All you need to know about making personal investments

 

All you need to know about making personal investments

Are you in 30’s? This is the most perfect age to start reshaping your life. At this age, most people have already secured their first jobs or are in their first businesses. Either way, you only have 10 years to begin your life, as they say. Straight to the point, most young people are in dilemma on what kind of investments to prioritize and which to execute in their later years.

Before we look at the available investment options, let’s first look at the don’ts:

1.     Don’t put your money on long-term projects when your cash flow is not stable.

2.     Don’t expect quick returns from your investment, as a matter of fact, avoid dealing with investments promising quick returns.

3.     Don’t execute more than one investment concurrently. Deal with one investment to its entirety before starting another one.

4.     Research well before putting your money on any investment or investments schemes. Clearly analyze the cost benefit for any of such options before proceeding.

Having looked at the above 4 don’ts, what are some of the best investment options to make?

1.     If employed, think of creating another source of income:

There is no better age to create multiple sources of income than when you are in your 30’s. At this age, you are probably more experienced and if you are a good saver, you have adequate capital to start a business. As you grow, responsibilities also grow. This is when you start welcoming new members of the family and you actively participate in community activities that require you to have resources.

2.     If self-employed, think of expansion:

This is not the right time to think of starting multiple businesses especially if your business is doing well. Yes, you got that right! Think of expanding it. Relocate to a more spacious shop or open another branch in the nearby town. With expansion, you are assured of an increase in your cash flow. Cash is king! When you have enough, you can venture into a series of multiple businesses. Do not strangle the existing business by starting another different business.

3.     Avoid long-term projects:

Long term projects consume a lot of your savings and investments. Return on Investment may also take too long.

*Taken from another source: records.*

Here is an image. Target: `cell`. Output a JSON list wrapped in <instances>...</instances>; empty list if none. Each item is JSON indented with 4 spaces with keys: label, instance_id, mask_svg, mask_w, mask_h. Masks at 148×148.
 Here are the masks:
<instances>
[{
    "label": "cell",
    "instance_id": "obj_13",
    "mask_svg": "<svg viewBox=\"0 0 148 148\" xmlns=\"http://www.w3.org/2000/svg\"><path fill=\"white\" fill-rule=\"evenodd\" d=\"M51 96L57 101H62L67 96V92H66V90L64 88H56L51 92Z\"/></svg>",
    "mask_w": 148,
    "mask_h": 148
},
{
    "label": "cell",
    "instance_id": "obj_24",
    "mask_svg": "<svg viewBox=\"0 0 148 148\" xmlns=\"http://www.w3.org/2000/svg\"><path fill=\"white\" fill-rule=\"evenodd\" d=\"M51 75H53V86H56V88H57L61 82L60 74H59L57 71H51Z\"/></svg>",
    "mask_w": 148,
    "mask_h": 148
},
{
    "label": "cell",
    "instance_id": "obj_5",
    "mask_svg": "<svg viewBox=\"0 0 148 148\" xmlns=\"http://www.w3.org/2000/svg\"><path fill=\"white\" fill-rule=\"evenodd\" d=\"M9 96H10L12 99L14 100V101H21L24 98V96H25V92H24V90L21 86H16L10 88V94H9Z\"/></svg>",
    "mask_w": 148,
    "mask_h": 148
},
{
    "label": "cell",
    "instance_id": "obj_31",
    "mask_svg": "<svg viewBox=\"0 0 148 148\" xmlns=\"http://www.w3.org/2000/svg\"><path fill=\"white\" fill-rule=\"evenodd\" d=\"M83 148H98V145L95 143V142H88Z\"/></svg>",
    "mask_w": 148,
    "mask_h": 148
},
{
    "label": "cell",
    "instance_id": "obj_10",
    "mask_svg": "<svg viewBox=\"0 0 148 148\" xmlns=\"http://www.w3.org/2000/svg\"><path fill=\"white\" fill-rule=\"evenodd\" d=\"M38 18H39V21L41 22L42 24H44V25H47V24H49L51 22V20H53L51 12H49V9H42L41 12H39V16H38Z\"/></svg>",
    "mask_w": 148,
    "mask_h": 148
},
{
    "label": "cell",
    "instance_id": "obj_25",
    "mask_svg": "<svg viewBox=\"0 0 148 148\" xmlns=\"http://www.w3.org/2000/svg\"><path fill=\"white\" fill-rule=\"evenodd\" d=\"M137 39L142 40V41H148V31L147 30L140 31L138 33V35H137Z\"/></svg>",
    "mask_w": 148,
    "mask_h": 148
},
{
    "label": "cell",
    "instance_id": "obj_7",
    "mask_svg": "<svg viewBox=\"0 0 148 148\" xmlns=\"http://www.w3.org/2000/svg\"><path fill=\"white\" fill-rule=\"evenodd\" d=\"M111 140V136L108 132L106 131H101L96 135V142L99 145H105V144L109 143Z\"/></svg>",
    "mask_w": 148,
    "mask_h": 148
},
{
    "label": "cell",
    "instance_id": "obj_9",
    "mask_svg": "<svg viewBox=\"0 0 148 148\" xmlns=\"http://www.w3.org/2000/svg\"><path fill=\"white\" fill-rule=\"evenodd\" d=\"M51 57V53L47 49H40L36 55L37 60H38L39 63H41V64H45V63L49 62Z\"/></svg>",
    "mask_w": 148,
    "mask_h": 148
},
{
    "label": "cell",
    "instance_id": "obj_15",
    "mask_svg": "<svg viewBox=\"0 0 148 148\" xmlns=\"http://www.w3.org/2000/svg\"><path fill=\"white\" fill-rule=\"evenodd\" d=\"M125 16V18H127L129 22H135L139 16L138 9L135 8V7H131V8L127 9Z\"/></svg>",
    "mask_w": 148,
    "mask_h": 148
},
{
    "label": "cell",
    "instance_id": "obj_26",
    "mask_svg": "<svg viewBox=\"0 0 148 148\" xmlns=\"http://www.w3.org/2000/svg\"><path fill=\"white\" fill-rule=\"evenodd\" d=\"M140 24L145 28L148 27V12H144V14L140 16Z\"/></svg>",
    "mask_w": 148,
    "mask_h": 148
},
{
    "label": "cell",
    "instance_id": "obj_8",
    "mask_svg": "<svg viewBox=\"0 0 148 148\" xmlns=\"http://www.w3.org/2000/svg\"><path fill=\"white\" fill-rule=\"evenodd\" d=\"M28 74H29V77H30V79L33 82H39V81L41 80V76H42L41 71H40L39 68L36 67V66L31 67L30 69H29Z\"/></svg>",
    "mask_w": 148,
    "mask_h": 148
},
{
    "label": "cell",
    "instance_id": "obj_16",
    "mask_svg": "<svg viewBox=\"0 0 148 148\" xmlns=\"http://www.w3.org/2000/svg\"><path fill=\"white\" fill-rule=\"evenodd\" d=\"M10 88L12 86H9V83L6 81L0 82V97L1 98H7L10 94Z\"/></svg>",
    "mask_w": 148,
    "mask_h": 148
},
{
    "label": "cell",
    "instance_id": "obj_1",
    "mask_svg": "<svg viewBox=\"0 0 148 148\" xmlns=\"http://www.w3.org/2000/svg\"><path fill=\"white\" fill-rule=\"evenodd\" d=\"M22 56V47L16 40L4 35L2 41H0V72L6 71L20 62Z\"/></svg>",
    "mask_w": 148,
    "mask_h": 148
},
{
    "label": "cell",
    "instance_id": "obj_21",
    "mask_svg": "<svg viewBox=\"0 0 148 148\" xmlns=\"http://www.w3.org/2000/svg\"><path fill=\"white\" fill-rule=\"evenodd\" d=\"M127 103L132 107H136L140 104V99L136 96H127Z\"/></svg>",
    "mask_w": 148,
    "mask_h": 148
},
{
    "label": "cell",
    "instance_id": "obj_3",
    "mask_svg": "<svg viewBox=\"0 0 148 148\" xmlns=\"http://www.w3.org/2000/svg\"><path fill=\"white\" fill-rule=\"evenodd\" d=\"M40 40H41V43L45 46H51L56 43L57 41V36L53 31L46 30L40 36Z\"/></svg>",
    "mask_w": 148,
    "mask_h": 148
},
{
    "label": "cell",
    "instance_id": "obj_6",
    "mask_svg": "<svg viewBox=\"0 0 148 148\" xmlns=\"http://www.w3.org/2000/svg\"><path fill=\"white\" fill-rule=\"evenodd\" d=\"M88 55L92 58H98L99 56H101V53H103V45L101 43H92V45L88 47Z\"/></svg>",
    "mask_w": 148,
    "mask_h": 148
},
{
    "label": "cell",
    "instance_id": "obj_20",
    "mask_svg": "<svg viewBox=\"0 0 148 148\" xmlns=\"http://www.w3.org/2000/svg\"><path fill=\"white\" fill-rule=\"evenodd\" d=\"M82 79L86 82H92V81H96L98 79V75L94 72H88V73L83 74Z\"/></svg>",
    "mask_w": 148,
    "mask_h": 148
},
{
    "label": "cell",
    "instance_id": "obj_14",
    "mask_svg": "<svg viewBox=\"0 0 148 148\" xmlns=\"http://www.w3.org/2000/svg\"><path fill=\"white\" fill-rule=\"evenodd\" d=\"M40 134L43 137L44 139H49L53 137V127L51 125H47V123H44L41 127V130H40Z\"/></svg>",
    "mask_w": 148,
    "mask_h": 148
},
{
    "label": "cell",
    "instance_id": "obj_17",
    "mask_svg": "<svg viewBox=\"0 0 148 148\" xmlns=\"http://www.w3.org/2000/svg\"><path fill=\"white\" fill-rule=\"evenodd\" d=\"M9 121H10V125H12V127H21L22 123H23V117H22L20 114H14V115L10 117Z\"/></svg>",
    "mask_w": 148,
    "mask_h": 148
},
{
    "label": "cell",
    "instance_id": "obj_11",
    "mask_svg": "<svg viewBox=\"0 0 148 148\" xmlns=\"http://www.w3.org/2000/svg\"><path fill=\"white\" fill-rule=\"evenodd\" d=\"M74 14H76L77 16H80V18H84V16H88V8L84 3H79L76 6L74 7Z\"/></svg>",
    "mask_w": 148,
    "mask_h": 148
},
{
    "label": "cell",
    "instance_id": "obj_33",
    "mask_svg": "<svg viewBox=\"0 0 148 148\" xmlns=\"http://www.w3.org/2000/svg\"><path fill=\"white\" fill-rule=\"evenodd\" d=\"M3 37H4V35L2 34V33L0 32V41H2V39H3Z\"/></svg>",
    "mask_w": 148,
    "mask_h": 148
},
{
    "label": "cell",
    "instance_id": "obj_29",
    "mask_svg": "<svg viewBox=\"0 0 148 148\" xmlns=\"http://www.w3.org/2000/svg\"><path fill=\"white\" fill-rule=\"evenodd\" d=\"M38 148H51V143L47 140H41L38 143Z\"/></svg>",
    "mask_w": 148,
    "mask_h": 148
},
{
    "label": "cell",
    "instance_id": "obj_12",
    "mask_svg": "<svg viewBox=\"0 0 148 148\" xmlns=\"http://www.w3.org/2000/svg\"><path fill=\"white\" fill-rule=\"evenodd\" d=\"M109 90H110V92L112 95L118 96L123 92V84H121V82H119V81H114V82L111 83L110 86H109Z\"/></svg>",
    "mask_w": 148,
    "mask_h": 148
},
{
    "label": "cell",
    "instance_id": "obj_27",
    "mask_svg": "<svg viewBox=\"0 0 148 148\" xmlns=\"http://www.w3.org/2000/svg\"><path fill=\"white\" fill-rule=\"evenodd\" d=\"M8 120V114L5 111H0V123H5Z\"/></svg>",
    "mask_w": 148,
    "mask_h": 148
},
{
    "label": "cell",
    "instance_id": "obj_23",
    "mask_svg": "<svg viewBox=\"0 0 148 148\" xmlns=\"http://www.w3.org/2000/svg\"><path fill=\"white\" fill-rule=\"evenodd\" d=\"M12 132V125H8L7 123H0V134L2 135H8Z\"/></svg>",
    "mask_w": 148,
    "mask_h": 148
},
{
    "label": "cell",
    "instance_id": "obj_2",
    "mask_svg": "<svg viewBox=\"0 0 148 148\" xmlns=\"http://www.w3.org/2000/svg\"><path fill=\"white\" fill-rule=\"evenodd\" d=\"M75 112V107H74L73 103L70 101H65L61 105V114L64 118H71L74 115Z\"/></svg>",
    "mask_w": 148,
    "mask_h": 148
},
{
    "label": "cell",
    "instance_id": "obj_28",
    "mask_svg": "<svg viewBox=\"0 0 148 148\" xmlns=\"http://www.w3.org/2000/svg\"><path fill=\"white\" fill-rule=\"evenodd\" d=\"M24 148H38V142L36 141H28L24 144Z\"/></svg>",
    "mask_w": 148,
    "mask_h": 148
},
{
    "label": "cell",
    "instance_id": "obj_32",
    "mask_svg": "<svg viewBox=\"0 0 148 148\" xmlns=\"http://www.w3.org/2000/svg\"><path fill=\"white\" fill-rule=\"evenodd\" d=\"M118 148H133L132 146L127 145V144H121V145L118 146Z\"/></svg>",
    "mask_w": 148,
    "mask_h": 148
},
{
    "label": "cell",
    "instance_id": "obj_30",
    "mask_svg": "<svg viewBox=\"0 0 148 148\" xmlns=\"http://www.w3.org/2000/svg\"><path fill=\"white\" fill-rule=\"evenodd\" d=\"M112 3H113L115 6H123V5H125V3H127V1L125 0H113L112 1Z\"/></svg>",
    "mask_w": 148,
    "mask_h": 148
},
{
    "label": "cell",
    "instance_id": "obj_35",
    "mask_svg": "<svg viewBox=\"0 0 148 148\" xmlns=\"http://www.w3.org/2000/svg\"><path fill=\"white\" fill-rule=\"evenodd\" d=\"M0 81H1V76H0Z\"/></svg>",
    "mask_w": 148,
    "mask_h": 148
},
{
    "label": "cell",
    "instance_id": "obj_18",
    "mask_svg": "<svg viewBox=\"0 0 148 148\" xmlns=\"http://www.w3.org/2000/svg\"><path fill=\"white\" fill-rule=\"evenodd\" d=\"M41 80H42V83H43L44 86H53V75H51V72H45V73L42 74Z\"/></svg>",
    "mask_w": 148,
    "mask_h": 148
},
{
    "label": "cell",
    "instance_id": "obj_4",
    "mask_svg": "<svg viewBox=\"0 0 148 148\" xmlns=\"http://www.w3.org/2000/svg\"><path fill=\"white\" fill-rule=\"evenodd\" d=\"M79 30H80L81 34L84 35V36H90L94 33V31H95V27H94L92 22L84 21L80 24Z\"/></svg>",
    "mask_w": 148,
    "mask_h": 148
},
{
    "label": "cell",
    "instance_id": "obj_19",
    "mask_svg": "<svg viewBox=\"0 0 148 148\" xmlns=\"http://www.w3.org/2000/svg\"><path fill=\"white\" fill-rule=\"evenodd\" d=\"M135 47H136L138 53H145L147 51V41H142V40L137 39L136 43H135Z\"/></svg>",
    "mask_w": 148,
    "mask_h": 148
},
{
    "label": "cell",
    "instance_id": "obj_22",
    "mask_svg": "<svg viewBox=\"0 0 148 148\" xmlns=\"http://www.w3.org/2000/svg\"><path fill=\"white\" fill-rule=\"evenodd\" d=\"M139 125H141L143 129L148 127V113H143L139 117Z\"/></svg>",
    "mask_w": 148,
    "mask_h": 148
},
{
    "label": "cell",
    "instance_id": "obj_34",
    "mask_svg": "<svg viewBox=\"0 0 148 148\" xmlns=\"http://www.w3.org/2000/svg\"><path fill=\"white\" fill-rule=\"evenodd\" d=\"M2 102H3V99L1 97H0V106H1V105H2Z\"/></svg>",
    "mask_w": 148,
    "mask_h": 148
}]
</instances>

Concentrate on short-term projects that will actually grow your income and cash in the shortest time possible. Do not venture into real estate or buy bonds whose maturity is more than 5 years. Cash circulation means development of working capital and disposable income!

4.     Savings

Most often than not, ‘investments’ and ‘savings’ are used interchangeably. Savings forms the basis for investments. For you to invest, you must first start with your savings. As your investment starts bearing fruits, you may now start sourcing for additional capital from friends, families and/or financial institutions. Never start an investment from proceeds of a bank facility unless it is your second or subsequent investments and the first investment is doing pretty well and stable.

5.     Join investment groups

“If you want to go fast, go alone. If you want to go far, go together.” This old adage is also very true in the world of investments. There are investments you can do individually but there are those which will do better if you join an investment group. Some of these include: real estate, acquisition of property and assets among others of the same caliber.

You don’t need to obtain a college degree for you to invest. It is an easy, fun and motivating process. Always remember to focus on cash creation. You can engage in various investment opportunities as long as you have a stable and long-lasting cash flow. Do not wait to do it tomorrow, do it now!